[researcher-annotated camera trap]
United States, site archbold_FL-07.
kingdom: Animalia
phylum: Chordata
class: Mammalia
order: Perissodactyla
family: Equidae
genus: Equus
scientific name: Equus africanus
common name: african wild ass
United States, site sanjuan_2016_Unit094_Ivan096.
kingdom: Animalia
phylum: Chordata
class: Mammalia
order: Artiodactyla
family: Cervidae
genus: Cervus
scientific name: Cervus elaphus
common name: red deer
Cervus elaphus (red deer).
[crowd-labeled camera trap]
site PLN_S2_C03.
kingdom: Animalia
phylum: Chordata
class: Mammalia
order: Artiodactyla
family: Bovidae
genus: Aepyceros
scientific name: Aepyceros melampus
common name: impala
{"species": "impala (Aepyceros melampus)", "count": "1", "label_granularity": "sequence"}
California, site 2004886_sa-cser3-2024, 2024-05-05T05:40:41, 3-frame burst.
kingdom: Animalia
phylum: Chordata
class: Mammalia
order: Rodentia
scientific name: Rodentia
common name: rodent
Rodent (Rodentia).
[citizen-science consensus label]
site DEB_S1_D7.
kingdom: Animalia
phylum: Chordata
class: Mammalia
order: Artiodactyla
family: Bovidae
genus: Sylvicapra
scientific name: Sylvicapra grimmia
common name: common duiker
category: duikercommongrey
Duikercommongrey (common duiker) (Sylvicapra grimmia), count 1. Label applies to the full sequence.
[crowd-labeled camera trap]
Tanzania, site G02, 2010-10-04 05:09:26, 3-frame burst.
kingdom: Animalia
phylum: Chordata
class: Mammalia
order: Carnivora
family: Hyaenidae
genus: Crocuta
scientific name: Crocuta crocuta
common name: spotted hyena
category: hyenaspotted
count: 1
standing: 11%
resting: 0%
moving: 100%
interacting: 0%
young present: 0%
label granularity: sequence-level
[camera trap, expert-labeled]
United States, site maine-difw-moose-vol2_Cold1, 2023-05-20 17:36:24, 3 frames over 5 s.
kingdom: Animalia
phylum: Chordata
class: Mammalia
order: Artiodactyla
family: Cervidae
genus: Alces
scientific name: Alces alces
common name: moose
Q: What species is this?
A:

» REQUIRED ACTION
The answer must be all of the entries, restated exactly.

» SOLUTION TO THIS PROBLEM
[researcher-annotated camera trap]
United States, site archbold_FL-07.
kingdom: Animalia
phylum: Chordata
class: Mammalia
order: Perissodactyla
family: Equidae
genus: Equus
scientific name: Equus africanus
common name: african wild ass
United States, site sanjuan_2016_Unit094_Ivan096.
kingdom: Animalia
phylum: Chordata
class: Mammalia
order: Artiodactyla
family: Cervidae
genus: Cervus
scientific name: Cervus elaphus
common name: red deer
Cervus elaphus (red deer).
[crowd-labeled camera trap]
site PLN_S2_C03.
kingdom: Animalia
phylum: Chordata
class: Mammalia
order: Artiodactyla
family: Bovidae
genus: Aepyceros
scientific name: Aepyceros melampus
common name: impala
{"species": "impala (Aepyceros melampus)", "count": "1", "label_granularity": "sequence"}
California, site 2004886_sa-cser3-2024, 2024-05-05T05:40:41, 3-frame burst.
kingdom: Animalia
phylum: Chordata
class: Mammalia
order: Rodentia
scientific name: Rodentia
common name: rodent
Rodent (Rodentia).
[citizen-science consensus label]
site DEB_S1_D7.
kingdom: Animalia
phylum: Chordata
class: Mammalia
order: Artiodactyla
family: Bovidae
genus: Sylvicapra
scientific name: Sylvicapra grimmia
common name: common duiker
category: duikercommongrey
Duikercommongrey (common duiker) (Sylvicapra grimmia), count 1. Label applies to the full sequence.
[crowd-labeled camera trap]
Tanzania, site G02, 2010-10-04 05:09:26, 3-frame burst.
kingdom: Animalia
phylum: Chordata
class: Mammalia
order: Carnivora
family: Hyaenidae
genus: Crocuta
scientific name: Crocuta crocuta
common name: spotted hyena
category: hyenaspotted
count: 1
standing: 11%
resting: 0%
moving: 100%
interacting: 0%
young present: 0%
label granularity: sequence-level
[camera trap, expert-labeled]
United States, site maine-difw-moose-vol2_Cold1, 2023-05-20 17:36:24, 3 frames over 5 s.
kingdom: Animalia
phylum: Chordata
class: Mammalia
order: Artiodactyla
family: Cervidae
genus: Alces
scientific name: Alces alces
common name: moose
Q: What species is this?
A:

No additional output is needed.